John Knox

John Knox was born in Haddington, near Edinburgh, in about 1514 or 1515. He was orphaned at an early age, but his relatives sent him to St Andrews University and when he graduated he became a priest, working as a notary apostolic (ecclesiastical lawyer) and then as tutor to two young boys. Listening to the Reformer George Wishart preach, he converted to Protestantism.

In 1546 Wishart was arrested, tried by a Church court presided over by Cardinal Beaton and burned at the stake. Two months later, a group of Protestants broke into St Andrews Castle and murdered Beaton. They then held the Castle and were joined by supporters of Wishart, including Knox. A lengthy siege by the Scottish army ensued until a French fleet, summoned by the Dowager Queen Mary of Guise, captured the Castle and carried off Knox and his colleagues to serve as slaves in their galleys.

When he was finally released, it was too dangerous for Knox to return to Scotland. Instead, he travelled to England and was appointed pastor of Berwick-on-Tweed.
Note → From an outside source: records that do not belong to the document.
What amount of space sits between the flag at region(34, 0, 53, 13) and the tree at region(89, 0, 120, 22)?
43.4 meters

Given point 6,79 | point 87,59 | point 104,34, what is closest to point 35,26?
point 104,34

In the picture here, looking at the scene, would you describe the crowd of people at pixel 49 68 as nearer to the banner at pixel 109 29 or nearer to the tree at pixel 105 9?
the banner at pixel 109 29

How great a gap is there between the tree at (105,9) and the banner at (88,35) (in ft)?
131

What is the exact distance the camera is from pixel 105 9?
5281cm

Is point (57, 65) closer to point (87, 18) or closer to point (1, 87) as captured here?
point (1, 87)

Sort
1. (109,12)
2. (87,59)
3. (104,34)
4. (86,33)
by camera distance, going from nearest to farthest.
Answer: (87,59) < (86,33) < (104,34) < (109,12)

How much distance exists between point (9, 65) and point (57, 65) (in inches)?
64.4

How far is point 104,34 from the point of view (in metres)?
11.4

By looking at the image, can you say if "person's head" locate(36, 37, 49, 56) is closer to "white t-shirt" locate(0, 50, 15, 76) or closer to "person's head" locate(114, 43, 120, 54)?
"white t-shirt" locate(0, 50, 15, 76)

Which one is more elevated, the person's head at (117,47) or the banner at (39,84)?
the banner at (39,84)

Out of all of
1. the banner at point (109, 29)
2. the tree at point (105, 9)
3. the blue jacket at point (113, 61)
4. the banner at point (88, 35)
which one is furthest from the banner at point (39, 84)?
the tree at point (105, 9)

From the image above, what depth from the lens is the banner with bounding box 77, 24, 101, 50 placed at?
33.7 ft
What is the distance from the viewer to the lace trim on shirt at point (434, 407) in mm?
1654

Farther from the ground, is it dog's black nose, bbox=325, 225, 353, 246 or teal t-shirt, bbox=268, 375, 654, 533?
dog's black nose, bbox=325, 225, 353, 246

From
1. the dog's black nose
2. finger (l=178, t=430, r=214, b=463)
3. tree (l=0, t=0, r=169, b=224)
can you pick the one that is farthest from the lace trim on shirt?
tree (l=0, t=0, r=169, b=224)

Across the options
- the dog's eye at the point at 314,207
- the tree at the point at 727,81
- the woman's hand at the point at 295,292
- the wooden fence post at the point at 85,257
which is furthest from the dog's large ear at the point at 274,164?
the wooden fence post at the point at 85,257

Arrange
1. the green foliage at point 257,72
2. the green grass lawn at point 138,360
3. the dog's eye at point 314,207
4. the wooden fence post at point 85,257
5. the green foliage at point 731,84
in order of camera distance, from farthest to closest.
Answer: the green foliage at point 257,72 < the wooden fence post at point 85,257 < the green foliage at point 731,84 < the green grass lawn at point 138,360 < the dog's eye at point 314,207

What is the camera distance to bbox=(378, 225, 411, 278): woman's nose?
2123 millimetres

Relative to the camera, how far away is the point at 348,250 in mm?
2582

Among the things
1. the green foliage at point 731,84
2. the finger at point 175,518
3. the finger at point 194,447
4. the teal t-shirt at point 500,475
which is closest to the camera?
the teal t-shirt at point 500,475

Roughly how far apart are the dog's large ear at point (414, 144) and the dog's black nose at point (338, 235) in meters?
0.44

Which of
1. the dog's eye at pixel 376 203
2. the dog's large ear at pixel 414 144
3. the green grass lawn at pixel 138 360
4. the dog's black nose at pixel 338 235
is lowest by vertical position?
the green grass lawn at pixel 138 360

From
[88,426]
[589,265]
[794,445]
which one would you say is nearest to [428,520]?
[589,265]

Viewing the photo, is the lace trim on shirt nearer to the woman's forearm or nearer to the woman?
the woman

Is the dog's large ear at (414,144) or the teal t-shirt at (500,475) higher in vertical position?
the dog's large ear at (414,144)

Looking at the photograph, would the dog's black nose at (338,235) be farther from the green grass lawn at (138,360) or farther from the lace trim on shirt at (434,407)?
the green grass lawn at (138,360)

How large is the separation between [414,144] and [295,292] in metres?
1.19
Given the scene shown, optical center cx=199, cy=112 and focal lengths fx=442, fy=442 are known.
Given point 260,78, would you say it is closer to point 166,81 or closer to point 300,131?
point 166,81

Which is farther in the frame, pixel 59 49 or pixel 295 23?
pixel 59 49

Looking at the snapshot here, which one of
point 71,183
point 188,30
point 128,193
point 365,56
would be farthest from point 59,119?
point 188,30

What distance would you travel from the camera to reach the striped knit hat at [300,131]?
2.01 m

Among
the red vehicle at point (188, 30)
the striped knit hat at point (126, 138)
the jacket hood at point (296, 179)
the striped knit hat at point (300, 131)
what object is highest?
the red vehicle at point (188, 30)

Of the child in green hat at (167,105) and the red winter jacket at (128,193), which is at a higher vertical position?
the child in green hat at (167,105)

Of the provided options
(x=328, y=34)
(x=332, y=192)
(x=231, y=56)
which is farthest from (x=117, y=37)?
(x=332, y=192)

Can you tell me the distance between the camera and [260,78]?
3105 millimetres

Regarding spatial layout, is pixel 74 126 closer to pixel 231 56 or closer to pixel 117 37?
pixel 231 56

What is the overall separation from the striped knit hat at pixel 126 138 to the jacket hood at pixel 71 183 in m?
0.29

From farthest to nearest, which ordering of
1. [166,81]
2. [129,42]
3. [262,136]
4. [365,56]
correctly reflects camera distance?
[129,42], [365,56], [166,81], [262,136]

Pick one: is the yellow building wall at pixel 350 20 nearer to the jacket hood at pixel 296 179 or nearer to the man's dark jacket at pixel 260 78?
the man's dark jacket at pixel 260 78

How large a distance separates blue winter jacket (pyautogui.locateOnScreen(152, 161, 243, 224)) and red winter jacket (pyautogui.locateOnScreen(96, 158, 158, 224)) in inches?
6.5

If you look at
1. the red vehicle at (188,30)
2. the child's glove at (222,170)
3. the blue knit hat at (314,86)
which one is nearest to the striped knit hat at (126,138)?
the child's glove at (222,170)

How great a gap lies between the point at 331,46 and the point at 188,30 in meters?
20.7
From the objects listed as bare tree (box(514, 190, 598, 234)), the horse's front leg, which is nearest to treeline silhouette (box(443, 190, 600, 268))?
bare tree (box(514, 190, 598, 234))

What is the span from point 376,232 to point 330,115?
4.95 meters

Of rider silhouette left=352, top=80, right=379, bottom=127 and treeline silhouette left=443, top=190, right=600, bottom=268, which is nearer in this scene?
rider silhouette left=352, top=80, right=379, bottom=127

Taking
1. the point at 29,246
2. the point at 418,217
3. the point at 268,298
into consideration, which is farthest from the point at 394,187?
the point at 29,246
There he gained such fame that he preached before King Edward VI of England, became an influential figure in the English Protestant Church and was invited to become Bishop of Rochester. He refused. Edward VI was dying and everyone knew that he would be succeeded by his Catholic sister, Mary Tudor. When that happened, and she began to persecute Protestants, Knox moved to the safety of Geneva, becoming the friend and disciple of John Calvin and serving as minister to a congregation of fellow exiles. There he wrote his First Blast of the Trumpet against the Monstrous Regiment of Women, urging subjects to depose ‘ungodly’ female monarchs.

The Scottish Lords, determined to make Scotland a Protestant country, invited him back to lead them. Many of their motives were secular rather than religious, but Knox’s preaching inspired them. They finally triumphed after the death of Mary of Guise in 1560 and Scotland became an officially Protestant country. When Mary, Queen of Scots came back from France the following year, Knox was convinced that she intended to make the country Catholic once more, and preached vigorously against her. She summoned him to her Palace of Holyroodhouse to confront him, but there could be no meeting of minds between them. In 1568 Queen Mary fled to England after her defeat by her Scottish enemies at the Battle of Langside. Knox continued to serve as minister of St Giles’. His much loved first wife, the English Marjorie Bowes, had died leaving him with two small sons but he had remarried and now had three daughters. However, his health was failing and he died on 24 November 1572.